In this case, the appeal had been filed against the judgment dated 16.02.2006 of Calcutta High Court, by which judgment, the High Court reversed the order of acquittal granted by Additional Sessions Judge. The High Court convicted the appellant Anjan Dasgupta and one Biswanath Paul under Section 302,34 of IPC by awarding life sentence and a fine of Rs. 2000.00.
In the said appeal, one circumstance, which had been heavily relied by trial court and reiterated before the Supreme Court by counsel for the appellant was dispatch of the FIR to the Magistrate with delay.
The Supreme Court held that the present is the case, where recording of the FIR on 16th June, 2000 itself has been proved, accepted by the trial court also, thus mere dispatch of the FIR on 22nd June, 2000 from the police station to the Magistrates’ Court has no bearing on the basis of which any adverse presumption can be drawn.
It was held that the I.O. after receipt of the information of an offence by R.T. message had arrived at the scene on 17.40 hours on 16th June, 2000, which clearly proves the prompt commencement of the investigation. FIR was dispatched on 22nd June, 2000 which has also been accepted by trial court. When no questions were put to I.O. in his cross-examination regarding the delay in dispatch, at the time of hearing, the accused cannot make capital of the said delay in forwarding the FIR.

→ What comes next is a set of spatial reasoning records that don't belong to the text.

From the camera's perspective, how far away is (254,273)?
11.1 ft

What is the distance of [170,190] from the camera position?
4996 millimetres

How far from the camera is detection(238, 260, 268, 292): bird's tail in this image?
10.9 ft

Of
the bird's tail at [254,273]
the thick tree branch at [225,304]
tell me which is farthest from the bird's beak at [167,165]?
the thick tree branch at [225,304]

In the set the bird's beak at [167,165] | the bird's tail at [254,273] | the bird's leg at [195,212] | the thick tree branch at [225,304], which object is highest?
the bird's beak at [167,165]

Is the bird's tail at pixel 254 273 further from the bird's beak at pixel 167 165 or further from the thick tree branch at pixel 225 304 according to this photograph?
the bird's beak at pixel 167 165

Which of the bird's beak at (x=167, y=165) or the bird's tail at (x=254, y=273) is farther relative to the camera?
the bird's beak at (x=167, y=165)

The Supreme Court referred to its earlier decision in the case of Rabindra Mahto and Another v. State of Jharkhand 2006 (10) SCC 432, in which it had held that in every case from the mere delay in sending the FIR to the Magistrate, the Court would not conclude that the FIR has been recorded much later in time than shown. It is only extraordinary and unexplained delay, which may raise doubts regarding the authenticity of the FIR.
The Supreme Court also referred to its earlier decision in Pala Singh v. State of Punjab, 1972 (2) SCC 640, wherein it had been held that delay in forwarding the FIR to court is not fatal in a case in which investigation has commenced promptly on its basis.
In these circumstances, the Supreme Court held that the FIR was genuine FIR and trial court committed an error in drawing adverse inference against the prosecution and refusing to attach value to the FIR.
The conclusion of the Sessions Judge that the FIR was manipulated was thus found to be erroneous. It was held that the FIR had been proved by the evidence.